El problema no es el plan, es no cerrar los partidos

Más allá de la polémica, el Espanyol tuvo opciones claras para sentenciar. La más evidente, el disparo de Terrats al palo que habría supuesto el 1-3. Ahí está una de las claves de este equipo en 2026: hace cosas bien, pero no remata. No mata los partidos cuando puede, y luego lo paga. En la segunda parte se concedieron demasiadas acciones dentro del área, pese a un Cabrera bastante firme. El equipo se defendió con sacrificio, pero cada centro lateral parecía una amenaza real.

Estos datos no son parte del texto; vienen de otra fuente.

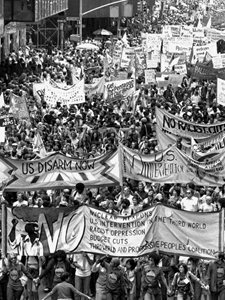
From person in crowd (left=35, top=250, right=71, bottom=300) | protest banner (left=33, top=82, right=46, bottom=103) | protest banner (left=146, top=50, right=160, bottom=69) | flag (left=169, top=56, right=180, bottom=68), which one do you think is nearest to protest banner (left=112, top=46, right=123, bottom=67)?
protest banner (left=146, top=50, right=160, bottom=69)

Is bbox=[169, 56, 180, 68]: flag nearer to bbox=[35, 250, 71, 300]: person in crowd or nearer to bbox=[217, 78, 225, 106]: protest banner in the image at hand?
bbox=[217, 78, 225, 106]: protest banner

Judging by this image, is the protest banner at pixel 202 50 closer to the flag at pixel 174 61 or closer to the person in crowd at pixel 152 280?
the flag at pixel 174 61

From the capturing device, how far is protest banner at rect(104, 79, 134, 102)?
28734 mm

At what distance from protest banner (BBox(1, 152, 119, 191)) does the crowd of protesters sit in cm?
17

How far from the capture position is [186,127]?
866 inches

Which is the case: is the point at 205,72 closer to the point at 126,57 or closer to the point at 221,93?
the point at 126,57

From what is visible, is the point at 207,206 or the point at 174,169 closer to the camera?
the point at 207,206

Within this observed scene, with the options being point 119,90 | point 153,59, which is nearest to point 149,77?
point 119,90

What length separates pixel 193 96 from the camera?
3056 cm

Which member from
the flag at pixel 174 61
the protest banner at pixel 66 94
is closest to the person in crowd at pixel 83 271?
the protest banner at pixel 66 94

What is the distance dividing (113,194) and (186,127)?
391cm

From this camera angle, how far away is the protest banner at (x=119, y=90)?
28.7m

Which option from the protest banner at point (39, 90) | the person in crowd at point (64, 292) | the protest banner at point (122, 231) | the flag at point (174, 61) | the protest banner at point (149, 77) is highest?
the protest banner at point (122, 231)

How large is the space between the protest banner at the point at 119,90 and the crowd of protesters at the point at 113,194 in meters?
0.28
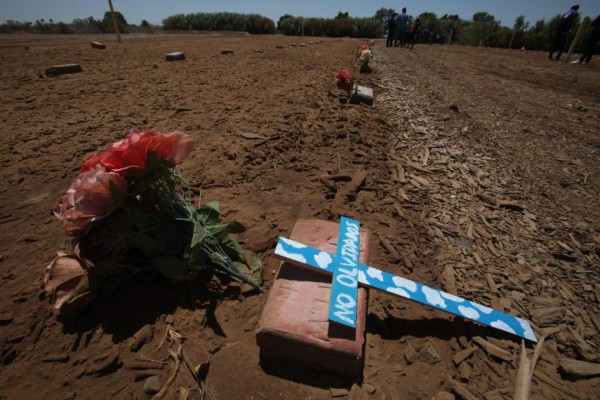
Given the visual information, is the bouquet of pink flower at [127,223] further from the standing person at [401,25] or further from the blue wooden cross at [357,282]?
the standing person at [401,25]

El penalti final, castigo máximo a un error

Cuando el reloj ya parecía aliado, llegó la acción definitiva: mano clara de Romero con el brazo extendido. Penalti. Rafa Mir no falló. Fue la pena máxima en todos los sentidos, porque convirtió un triunfo casi hecho en un empate frustrante. El añadido se hizo eterno, con el Espanyol incluso con uno menos tras la expulsión de Pickel, resistiendo como podía ante el empuje local.

Manolo González y un equipo que “vuelve a ser reconocible”… pero no resolutivo

El propio técnico lo explicó con claridad en sala de prensa. El plan, según él, funcionó. “No queríamos que corrieran al espacio. El plan de partido fue bueno, nos pusimos 0-1 y, desafortunadamente, nos empataron. Tuvimos el 1-2 con Pere Milla, luego lo marcamos, tuvimos el 1-3… Tuvimos la sensación de que se nos escapó”. La idea era clara: controlar al Elche lejos del área y castigar en transición. Y durante muchos minutos se consiguió. Pero también señaló lo que está condenando al equipo semana tras semana: los errores propios. “Sus goles son errores nuestros… Con los errores individuales, el partido se nos va”.

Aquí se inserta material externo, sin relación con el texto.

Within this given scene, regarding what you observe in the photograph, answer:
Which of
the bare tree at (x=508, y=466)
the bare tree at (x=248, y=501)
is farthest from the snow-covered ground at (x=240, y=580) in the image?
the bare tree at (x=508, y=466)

manolo gonzalez omar el hilali elche espanyol

Ese matiz es importante: no es un equipo superado, sino uno que se penaliza a sí mismo. El propio entrenador insistió en que “el equipo ha conseguido defenderse bien” y que “los goles son acciones desafortunadas”. Una lectura que, siendo cierta en parte, no deja de evidenciar una preocupación mayor: cuando esas acciones desafortunadas se repiten cada semana, dejan de ser casualidad para convertirse en tendencia.

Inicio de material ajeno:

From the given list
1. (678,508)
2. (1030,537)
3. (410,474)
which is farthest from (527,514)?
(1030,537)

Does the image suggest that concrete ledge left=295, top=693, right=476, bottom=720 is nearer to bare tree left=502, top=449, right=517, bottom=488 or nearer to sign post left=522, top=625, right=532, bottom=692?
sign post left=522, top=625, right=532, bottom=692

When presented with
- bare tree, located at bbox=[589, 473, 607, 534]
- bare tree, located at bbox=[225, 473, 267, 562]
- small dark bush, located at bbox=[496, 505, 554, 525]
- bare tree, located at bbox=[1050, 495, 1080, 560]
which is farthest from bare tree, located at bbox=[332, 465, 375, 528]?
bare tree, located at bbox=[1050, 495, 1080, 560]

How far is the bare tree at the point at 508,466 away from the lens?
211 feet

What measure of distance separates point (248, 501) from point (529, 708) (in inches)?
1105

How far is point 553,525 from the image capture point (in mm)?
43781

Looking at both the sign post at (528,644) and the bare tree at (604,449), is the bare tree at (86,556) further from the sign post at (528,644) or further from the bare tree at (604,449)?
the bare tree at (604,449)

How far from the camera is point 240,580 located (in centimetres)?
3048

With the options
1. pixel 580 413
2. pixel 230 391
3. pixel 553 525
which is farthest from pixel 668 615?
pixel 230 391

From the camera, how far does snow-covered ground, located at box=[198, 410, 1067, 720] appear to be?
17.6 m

Jugadores lejos de su mejor versión

Ahí aparece otra sensación incómoda que sobrevuela al equipo desde hace semanas: hay futbolistas que siguen muy lejos de su nivel real. Algunos parecen atenazados, otros imprecisos, otros simplemente desconectados por momentos. En un equipo que vive mucho del orden colectivo, cuando varias piezas bajan el rendimiento a la vez, el sistema se resiente de inmediato. Urko, por ejemplo, alternó fases de buena colocación con momentos de inseguridad con balón; otros jugadores clave en la construcción ralentizaron demasiado las jugadas o tomaron decisiones precipitadas.

No es una cuestión de falta de esfuerzo, sino de confianza y claridad. El Espanyol corre, trabaja y se sacrifica, pero a menudo le falta esa chispa de precisión que marca la diferencia entre competir y ganar. Y cuando llega la ocasión clara para sentenciar, aparece la duda, el mal control o el disparo precipitado.

Un equipo que no termina de arrancar

La lectura final es dura pero sencilla: el Espanyol hizo suficiente para ganar, pero sigue sin saber cerrar partidos. Diez encuentros sin dejar la portería a cero, goles encajados en acciones evitables y esa sensación de que lo que antes salía ahora no sale. Estamos en marzo y el equipo sigue sin despegar. El empate suma, sí, pero no soluciona nada. Y lo peor es que el rival era vulnerable, de esos partidos marcados en rojo para dar un paso adelante. El equipo se va dolido porque sabe que lo tuvo en su mano. Mientras no convierta el buen trabajo en resultados, seguirá instalado en esa tierra incómoda donde ni se pierde del todo… ni se gana lo suficiente como para respirar tranquilo.